PROVIDED PASSAGE:

* start *

By any measure, his 7 innings, 3 runs (2 earned), no walks and 7 strikeouts were a quality start. (They gave him a game score of 58, and matched the 6-inning, 3-run criterion MLB uses for a quality start.) Three innings was enough, though, to give the Mets the loss. The Mets have given up an average of 4.57 runs per game this season, putting them .39 above the NL average and 13th in the league. That’s not too bad – except that they only score 4.44, and that extra 13% of a run adds up over time. (Note that when I crunched numbers for home field advantage, the Mets’ home advantage was quite high, at 1.4 more runs scored at home, so last night’s performance was quite a letdown.) The Mets weren’t running a September callup lineup, either – Mike Nickeas was at catcher, but the rest of the lineup was pretty consistent.
Dickey’s had a rough year. A loss in a quality start is called a Tough Loss, and he’s had six of them. That doesn’t lead the league – Hiroki Kuroda and Jeremy Hellickson split that honor with eight each – but it’s tough to pin all of the blame on Dickey when he’s pitched to six tough losses. Worse, he has seven Quality No-Decisions, which are, predictably, no-decisions in quality starts. Those are more common, but it means that of Dickey’s 30 starts, with 19 of them quality starts, a whopping 13 of them haven’t gotten him a win. By contrast, of his 8 wins, only 2 came in non-quality starts. (We call those Cheap Wins.) That kind of breakdown shows a lack of support from the team.

* end *

EXERCISE TASK A: Show every line of the entries below that contains the string "pixel". Case counts.

[Excerpts from a spatial dataset]

* start *

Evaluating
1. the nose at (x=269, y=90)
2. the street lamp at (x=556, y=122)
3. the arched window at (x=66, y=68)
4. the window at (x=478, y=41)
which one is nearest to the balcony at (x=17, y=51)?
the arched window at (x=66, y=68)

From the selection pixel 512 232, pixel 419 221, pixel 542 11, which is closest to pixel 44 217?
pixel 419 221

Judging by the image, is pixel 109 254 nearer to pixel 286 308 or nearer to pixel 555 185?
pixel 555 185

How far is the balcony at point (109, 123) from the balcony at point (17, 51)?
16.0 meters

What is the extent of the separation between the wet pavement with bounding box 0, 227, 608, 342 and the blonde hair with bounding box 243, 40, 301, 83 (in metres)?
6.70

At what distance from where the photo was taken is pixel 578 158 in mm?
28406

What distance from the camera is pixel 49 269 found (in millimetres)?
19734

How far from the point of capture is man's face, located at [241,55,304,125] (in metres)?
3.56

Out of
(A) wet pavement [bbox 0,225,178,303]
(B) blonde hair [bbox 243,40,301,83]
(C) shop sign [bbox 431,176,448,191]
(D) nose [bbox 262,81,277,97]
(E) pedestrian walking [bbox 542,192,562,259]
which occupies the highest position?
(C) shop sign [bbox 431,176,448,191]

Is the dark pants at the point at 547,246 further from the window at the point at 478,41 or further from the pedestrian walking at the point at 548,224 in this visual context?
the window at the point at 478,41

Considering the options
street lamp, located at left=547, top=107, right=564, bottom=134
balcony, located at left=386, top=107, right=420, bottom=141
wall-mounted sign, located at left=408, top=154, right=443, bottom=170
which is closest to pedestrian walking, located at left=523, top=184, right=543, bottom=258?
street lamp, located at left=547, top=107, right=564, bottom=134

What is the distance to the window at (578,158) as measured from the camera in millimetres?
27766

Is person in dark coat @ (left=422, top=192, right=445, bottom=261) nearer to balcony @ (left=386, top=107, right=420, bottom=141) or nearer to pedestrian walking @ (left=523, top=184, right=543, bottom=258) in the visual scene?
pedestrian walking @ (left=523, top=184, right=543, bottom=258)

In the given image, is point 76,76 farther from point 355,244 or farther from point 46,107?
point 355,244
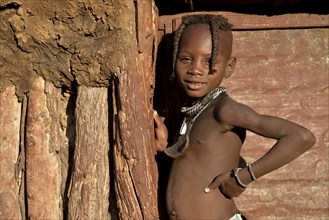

* end *

EXERCISE TASK B:
Answer these questions from the Mets passage, one per line:
(i) What game score did the start described in the first paragraph earn?
(ii) How many Tough Losses has Dickey had?
(iii) Which two pitchers share the league lead in Tough Losses?

CORRECT RESPONSE A:
From the selection pixel 512 232, pixel 419 221, pixel 542 11, which is closest to pixel 44 217?
pixel 419 221
Judging by the image, is pixel 109 254 nearer to pixel 286 308 or nearer to pixel 555 185?
pixel 555 185
At what distance from where the photo was taken is pixel 578 158 in mm?
What distance from the camera is pixel 49 269 found (in millimetres)?

CORRECT RESPONSE B:
(i) 58
(ii) Six
(iii) Hiroki Kuroda and Jeremy Hellickson